First, let’s look at the capacity reports:
Hmm, this one shows a big spike, but otherwise nothing. Well we’re running in development mode, so this is understandable. That spike is for when we did a bunch of requests concurrently just a little while ago. As you can see when we did those concurrent requests, we maxed out our poor lonely Webrick instance. If this was production and that load was constant, our instance would always be 100% busy, which would probably indicate that we need another instance.

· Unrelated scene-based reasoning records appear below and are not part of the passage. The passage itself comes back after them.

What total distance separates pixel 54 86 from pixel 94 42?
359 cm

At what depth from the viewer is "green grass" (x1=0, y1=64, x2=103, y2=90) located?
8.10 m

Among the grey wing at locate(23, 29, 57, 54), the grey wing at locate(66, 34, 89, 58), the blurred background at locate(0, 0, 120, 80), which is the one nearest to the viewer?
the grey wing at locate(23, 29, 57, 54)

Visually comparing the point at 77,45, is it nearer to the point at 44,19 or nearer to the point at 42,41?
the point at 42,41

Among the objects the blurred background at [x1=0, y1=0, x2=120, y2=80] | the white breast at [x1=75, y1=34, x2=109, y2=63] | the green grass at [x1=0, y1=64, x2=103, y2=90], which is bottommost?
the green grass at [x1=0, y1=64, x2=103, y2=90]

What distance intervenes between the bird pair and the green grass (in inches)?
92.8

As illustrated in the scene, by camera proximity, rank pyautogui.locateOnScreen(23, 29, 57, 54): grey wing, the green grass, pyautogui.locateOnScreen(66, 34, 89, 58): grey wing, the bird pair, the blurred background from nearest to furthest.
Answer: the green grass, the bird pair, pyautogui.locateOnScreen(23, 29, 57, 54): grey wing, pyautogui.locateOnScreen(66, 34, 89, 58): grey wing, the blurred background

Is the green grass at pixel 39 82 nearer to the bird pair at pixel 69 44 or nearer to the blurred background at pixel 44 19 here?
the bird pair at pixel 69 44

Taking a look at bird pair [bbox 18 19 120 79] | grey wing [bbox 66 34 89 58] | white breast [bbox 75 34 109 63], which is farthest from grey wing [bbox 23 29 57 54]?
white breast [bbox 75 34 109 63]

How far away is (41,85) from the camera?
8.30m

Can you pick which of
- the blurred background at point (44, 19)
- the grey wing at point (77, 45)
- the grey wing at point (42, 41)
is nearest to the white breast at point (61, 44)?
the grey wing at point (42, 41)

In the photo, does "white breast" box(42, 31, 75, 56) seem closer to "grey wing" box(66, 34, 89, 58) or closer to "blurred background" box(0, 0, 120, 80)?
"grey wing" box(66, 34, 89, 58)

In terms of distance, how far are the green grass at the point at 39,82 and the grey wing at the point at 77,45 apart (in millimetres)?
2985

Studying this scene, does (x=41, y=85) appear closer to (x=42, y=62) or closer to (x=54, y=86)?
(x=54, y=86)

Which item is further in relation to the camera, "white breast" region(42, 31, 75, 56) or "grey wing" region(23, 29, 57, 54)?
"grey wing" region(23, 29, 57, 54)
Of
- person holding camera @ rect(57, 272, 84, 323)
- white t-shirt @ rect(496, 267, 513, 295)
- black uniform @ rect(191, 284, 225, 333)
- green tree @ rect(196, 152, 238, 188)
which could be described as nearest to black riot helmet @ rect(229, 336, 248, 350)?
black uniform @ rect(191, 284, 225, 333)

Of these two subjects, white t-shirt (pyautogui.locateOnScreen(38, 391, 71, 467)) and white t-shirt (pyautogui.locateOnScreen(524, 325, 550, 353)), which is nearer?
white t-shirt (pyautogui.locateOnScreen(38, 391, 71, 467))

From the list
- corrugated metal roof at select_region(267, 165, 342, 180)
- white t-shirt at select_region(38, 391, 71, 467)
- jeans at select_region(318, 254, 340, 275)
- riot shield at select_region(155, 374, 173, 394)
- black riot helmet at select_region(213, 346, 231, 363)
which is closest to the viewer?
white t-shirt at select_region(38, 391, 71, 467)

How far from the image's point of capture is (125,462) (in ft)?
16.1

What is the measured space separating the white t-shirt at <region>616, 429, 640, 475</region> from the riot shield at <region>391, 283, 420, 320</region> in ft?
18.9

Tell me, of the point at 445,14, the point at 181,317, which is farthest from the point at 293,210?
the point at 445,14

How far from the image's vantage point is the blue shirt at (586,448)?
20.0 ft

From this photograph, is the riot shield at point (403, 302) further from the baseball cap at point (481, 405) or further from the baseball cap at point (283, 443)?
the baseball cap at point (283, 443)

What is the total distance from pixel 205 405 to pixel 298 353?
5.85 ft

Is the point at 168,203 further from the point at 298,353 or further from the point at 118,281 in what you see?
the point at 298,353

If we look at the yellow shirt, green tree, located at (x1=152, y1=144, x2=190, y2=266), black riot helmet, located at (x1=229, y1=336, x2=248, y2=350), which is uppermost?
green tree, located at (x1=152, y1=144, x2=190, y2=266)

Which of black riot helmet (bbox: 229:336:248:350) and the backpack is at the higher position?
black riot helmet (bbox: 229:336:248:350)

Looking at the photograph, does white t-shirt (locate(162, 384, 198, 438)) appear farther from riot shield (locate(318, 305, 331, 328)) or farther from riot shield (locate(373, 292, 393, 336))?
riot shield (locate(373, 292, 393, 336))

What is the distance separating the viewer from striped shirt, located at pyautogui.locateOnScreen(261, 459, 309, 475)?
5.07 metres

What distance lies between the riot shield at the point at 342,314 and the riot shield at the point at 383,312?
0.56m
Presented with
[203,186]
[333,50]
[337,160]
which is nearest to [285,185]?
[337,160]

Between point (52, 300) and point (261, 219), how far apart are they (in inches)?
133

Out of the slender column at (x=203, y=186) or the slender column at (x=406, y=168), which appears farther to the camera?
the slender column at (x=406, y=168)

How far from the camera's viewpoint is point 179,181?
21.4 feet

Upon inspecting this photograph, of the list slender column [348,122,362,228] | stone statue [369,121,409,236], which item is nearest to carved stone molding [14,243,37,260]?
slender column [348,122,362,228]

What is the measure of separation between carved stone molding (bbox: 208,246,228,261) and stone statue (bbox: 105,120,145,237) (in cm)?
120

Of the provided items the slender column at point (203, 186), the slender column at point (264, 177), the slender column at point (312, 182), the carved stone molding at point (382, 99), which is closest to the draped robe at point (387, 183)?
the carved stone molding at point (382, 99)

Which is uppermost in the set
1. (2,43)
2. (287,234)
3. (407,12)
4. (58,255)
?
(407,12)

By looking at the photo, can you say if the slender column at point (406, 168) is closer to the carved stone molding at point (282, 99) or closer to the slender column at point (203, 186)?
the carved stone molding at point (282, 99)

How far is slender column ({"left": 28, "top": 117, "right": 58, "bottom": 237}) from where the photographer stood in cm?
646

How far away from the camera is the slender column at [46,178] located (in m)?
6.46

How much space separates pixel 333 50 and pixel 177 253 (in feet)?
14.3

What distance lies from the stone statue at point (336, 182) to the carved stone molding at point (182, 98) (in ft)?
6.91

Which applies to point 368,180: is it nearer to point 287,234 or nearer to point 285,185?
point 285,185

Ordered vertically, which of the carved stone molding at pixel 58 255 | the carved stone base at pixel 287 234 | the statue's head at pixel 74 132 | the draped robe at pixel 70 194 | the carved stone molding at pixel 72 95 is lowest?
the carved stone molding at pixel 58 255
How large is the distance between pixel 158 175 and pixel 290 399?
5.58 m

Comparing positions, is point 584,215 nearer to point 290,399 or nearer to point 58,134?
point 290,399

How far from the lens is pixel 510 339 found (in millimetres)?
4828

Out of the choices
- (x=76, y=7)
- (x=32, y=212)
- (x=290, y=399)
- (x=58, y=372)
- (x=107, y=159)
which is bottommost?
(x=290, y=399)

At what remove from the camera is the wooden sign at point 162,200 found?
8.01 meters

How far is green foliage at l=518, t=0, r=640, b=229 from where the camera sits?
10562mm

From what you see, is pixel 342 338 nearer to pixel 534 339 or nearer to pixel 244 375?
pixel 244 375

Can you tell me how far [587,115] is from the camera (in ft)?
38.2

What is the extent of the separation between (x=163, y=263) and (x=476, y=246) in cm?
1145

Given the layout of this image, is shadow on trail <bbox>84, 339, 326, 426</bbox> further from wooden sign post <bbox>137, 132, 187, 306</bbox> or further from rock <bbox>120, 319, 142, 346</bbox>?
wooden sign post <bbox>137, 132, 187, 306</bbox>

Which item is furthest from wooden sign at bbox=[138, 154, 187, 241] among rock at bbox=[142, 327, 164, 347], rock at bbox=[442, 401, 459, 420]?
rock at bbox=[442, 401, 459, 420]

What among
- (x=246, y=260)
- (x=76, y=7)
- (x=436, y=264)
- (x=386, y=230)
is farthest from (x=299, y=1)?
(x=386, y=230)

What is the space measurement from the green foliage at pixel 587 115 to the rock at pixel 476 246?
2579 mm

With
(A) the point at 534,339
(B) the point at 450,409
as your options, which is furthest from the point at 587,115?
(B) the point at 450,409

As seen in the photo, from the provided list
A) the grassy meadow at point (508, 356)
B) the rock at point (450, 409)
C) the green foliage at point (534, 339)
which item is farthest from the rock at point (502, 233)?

The instance analysis report is slightly different:
In our case we don’t get much out of it, but it normally shows us the number of instances that are running, and the number of instance we actually need to handle the load if all instances were 100% busy. So if we were running 10 instances and the concurrent instance load was 2, we could easily halve (or even more than halve) the number of running instance and not degrade the performance at all. For a small app that runs only a few instances, this is no big deal, but for a large application with dozens and hundreds of instances, this can translate to significant cost savings.

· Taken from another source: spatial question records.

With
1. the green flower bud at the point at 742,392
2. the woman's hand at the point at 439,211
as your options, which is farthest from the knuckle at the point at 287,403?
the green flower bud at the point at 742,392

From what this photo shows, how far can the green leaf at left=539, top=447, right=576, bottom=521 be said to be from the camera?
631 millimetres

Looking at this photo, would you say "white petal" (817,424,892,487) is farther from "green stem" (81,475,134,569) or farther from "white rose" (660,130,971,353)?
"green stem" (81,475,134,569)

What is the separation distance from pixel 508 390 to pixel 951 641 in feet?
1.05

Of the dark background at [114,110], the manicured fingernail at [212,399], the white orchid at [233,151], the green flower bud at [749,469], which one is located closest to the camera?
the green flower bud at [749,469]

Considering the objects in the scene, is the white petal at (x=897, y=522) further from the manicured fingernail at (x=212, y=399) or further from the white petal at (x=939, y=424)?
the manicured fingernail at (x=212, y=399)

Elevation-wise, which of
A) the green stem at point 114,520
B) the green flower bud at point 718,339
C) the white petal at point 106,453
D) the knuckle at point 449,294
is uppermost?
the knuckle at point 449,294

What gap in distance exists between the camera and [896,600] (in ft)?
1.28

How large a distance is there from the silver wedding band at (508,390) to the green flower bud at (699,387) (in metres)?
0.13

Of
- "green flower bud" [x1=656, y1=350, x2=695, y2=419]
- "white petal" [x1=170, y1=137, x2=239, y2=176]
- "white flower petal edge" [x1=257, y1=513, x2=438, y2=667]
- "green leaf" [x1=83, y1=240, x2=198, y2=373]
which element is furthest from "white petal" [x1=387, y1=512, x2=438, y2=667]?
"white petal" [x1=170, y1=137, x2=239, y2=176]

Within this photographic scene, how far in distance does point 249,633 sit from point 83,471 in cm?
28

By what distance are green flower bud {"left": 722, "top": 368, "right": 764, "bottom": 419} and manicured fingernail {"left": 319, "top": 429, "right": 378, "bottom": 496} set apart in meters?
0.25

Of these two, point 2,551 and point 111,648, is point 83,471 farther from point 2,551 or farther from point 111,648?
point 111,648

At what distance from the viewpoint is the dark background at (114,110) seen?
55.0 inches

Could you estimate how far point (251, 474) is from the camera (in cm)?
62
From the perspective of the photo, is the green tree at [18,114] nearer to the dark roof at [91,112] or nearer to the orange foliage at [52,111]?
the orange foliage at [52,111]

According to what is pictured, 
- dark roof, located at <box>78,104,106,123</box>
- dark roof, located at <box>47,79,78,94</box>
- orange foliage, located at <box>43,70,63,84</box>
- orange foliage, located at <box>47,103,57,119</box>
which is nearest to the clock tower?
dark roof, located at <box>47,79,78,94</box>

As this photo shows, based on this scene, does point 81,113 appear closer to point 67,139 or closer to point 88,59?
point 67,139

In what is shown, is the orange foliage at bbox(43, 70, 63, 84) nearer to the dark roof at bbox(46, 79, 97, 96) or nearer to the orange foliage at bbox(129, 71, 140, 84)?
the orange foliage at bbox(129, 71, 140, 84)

And then there are the scalability reports. The response time report is probably the most interesting/important one:
Once again, our graph is very distorted cause it’s a development app that we’ve been playing around with randomly. The idea with this report is that as the throughput for your application increases (more requests per minute), the response time should remain close to constant (i.e. performance does not degrade when there is more traffic). This means you should always be seeing something resembling a flat line here. If your line is sloping upwards significantly, your app is probably struggling to handle the traffic and you may need to look at adding more capacity. Where to add capacity is another question entirely (e.g. database capacity, more servers etc.). The other two scalability reports can help you answer it. There is the database report:
You can’t expect your database to not be effected by higher load, so what you should be seeing here is a line that slowly goes up as the throughput of your application increases. It is up to you when the database response time is deemed unacceptable (i.e. is affecting the response of the application too much), but when you do decide that the database responses are too slow, you know it is time to add database capacity. The other report is the CPU:
Once again you can’t really expect higher throughput to not affect your CPU load, you should be seeing a line that slowly goes up with increased throughput. This, together with the capacity reports we talked about earlier can allow you to decide when to add more Rails processes/servers to ensure your performance remains decent.
Conclusion
If one or all of those features have raised an eyebrow (or two) for you, the good news is that we’ve only just scratched the surface. Each of those features more than deserves an in-depth article of its own. But, New Relic also has a number of other features that are potentially even more powerful, these include Real User Monitoring, The New Relic Platform, The Thread Profiler, Alert Thresholds and Notification and many others. We will try to cover some or maybe even all of these in later tutorials.
For now, try New Relic out, deploy an agent in your favourite language and see if you can discover an out-of-the-box way of using some of the functionality that New Relic provides. And if you do have some innovative ways to use New Relic, be sure to let everyone know by leaving a comment.